Open barbetb opened 2 years ago
What's the bug? Could you rewrite this as a failing test case?
So I have this retry interceptor:
@Slf4j
@RequiredArgsConstructor
public class RetryOnFailureInterceptor implements Interceptor {
private final int maxRetryCount;
@Override
public Response intercept(final Chain chain) throws IOException {
final Request request = chain.request();
int tryCount = 0;
Response response = null;
// first call is actual call, following are first retries
while ((response == null || !response.isSuccessful()) && tryCount < this.maxRetryCount) {
tryCount++;
try {
response = chain.proceed(request);
if (response.isSuccessful()) {
return response;
}
// close response before retry
response.close();
log.info("Intercept, request failed, retry_count={}/{} ", tryCount, this.maxRetryCount);
} catch (final IOException ioException) {
log.info("Caught exception with message={}, retry_count={}/{} ",
ioException.getMessage(), tryCount, this.maxRetryCount);
if (response != null && response.body() != null) {
response.close();
}
}
}
// last try should proceed as is
return chain.proceed(request);
}
}
When I test it like this:
private MockWebServer mockWebServer;
@BeforeEach
void setUp() throws IOException {
this.mockWebServer = new MockWebServer();
this.mockWebServer.start(8080);
}
@AfterEach
void tearDown() throws IOException {
this.mockWebServer.shutdown();
}
@Test
void withRetryInterceptorsTest() throws IOException {
final OkHttpClient httpClient = new CustomOkHttpClientBuilder(getHttpSettings())
.withRetryInterceptor(5)
.build(); //custom client builder I made, it sets timeouts and the interceptor. Also it sets okhttpclient.retryOnConnectionFailure(false) to avoid duplicate retry mechanisms.

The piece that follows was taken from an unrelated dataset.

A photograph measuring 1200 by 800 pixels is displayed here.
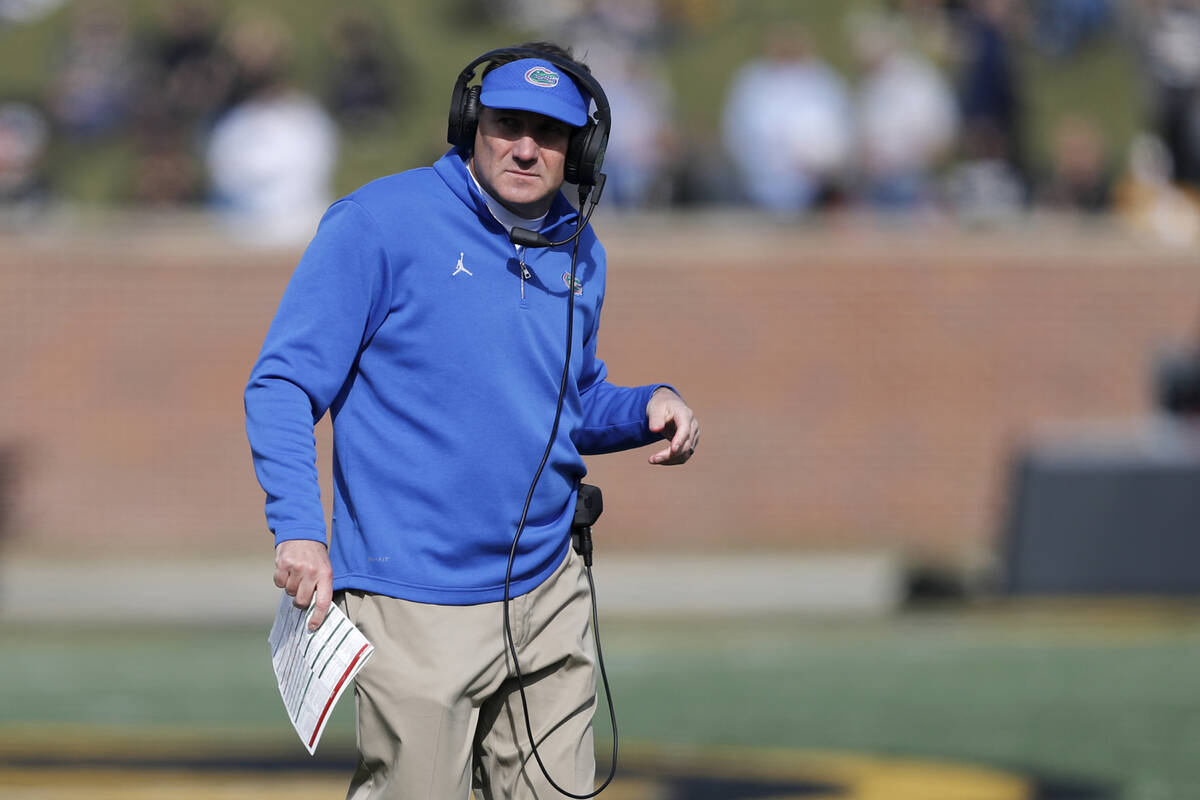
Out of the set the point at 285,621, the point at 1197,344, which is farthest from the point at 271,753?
the point at 1197,344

Also enabling it does not fix it.
final MockResponse timeout1 = new MockResponse().setBodyDelay(20, TimeUnit.DAYS).setHeadersDelay(20, TimeUnit.DAYS);
final MockResponse timeout2 = new MockResponse().setSocketPolicy(SocketPolicy.NO_RESPONSE); //another way to timeout
final MockResponse failure = new MockResponse().setResponseCode(400);
final MockResponse success = new MockResponse().setResponseCode(200);
this.mockWebServer.enqueue(timeout1);
this.mockWebServer.enqueue(timeout2);
this.mockWebServer.enqueue(failure);
this.mockWebServer.enqueue(success);
final Request request = new Request.Builder()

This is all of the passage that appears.